Immunogold labeling techniques are commonly used to detect infectious diseases (such as sexually transmitted diseases or hepatitis), tumors (such as colorectal cancer or nasopharyngeal cancer), endocrine (such as pregnancy or ovulation), drug abuse (ecstasy) or blood type identification, many The rapid test reagent is manufactured by immunological techniques. In the case of pregnancy test, a pregnant woman's body produces a hormone that is much higher than usual. If a pregnant woman's urine is sampled in a reagent, in the urine. A high amount of HCG hormone binds to the anti-HCG antibody labeled with colloidal gold, binds to the corresponding position on the substrate, and exhibits a red to purple color depending on the size of the colloidal gold. Such a color exhibits an optical effect from colloidal gold. When part of the colloidal gold size is much smaller than the wavelength of light, the visible light scattering spectrum will have a distinct resonance phenomenon, called surface plasma resonance. The so-called plasma (plasmon) means that the free electron cloud in the colloidal gold is going to the same moment. Moving in the same direction, if the orderly motion frequency is the same as the specific applied light frequency, resonance will occur, and the applied light energy will be effectively transferred to Ordered motion of the electron cloud, and therefore, this frequency light waves will be efficiently absorbed, to form a unique color.

Next, referring to the first figure, an external perspective view of a preferred embodiment of the lateral flow chromatography quantitative structure mechanism of the present invention, wherein the lateral flow chromatography quantitative structural mechanism of the present invention is mainly performed by one-side flow chromatography The quantitative device (1) realizes that the lateral flow chromatography quantitative device (1) has a long outer casing (11), and the outer casing (11) extends along the length thereof to have a built-in reaction zone (121) and a The window (12) of the correction area (122), and the external part of the window (12) is extended with a sample collection area (13) for collecting the sample (2) to be detected, and the main technical feature is that the test is to be performed. The body (2) is dropped into the lateral flow chromatography quantitative device (1) via the sample collection area (13), and sequentially applied to the reaction zone (121) and the correction zone (122) by capillary flow. A plurality of labeled reagents are reacted to form a plurality of analyte complexes for quantitative detection by immunochromatography, and the labeled reagents comprise a first labeled reagent (1211) sprayed on the reaction zone (121). And a second labeled reagent (1221) sprayed onto the calibration zone (122), wherein the first labeled reagent (1211) is Two labeled reagents (1221) system comprises two completely different antibodies.

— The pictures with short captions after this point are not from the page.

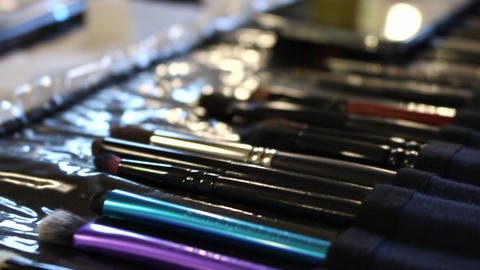 Makeup brushes in an organizer dolly shot Live Action
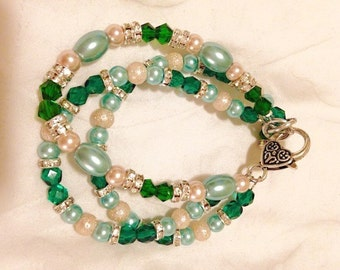 Emerald and mint triple strand bracelet with lobster claw closure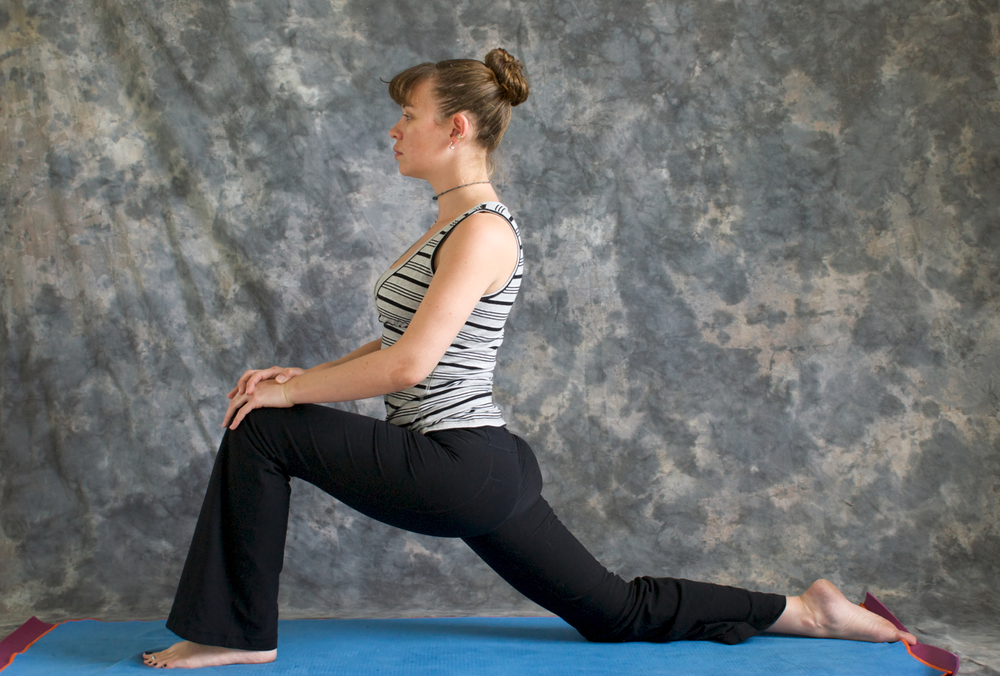 Young woman on yoga mat in woman doing Yoga posture Low Lunge or Ashwa Sanchalanasana with hands on knee, against a grey background in profile, facing left lit by diffused sunlight.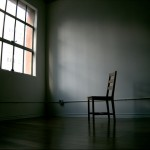 empty chair at window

In addition, the label of the first labeled reagent (1211) is one of colloidal gold or latex particles, and the source of the first labeled reagent (1211) may include mice, sheep, and goats. And one of the rabbit, duck or scorpion antibody; further, the label of the second labeling reagent (1221) may also be one of colloidal gold or latex particles, and the second labeling reagent ( The source of the species of 1221) may also include one of mouse, sheep, goat, rabbit, duck or scorpion antibody, but different from the species source used by the first labeling reagent (1211); using colloidal gold as an indicator Luteinizing hormone (LH) rapid test reagent is an example. It is developed by the principle of immunochromatography. Its function can be used for the detection of female ovulation. When the specimen (2) contains the progesterone antigen, it will be related to the main The colloidal gold lutein antibody on the reaction zone (111) binds to form an antigen-antibody-colloidal gold complex, and the sample containing the complex (2) flows to the window (12) via capillary phenomenon. a region (121), and an antibody-antigen-antibody sandwich is formed with another luteinizing hormone antibody immobilized at the position of the reaction region (121), and the reaction region (121) exhibits a purple-red reaction T-line with a correction region at the same time. (122) Another quality control C line is used as a control. To ensure the validity of the test reagent, any valid sample (2) will cause a red quality control C line to appear in the lateral flow chromatography device (1). The formation of the T-line of the quality control C line of the calibration zone (122) and the reaction zone (121) can also be visually observed to determine the effectiveness of the immune response and the test results.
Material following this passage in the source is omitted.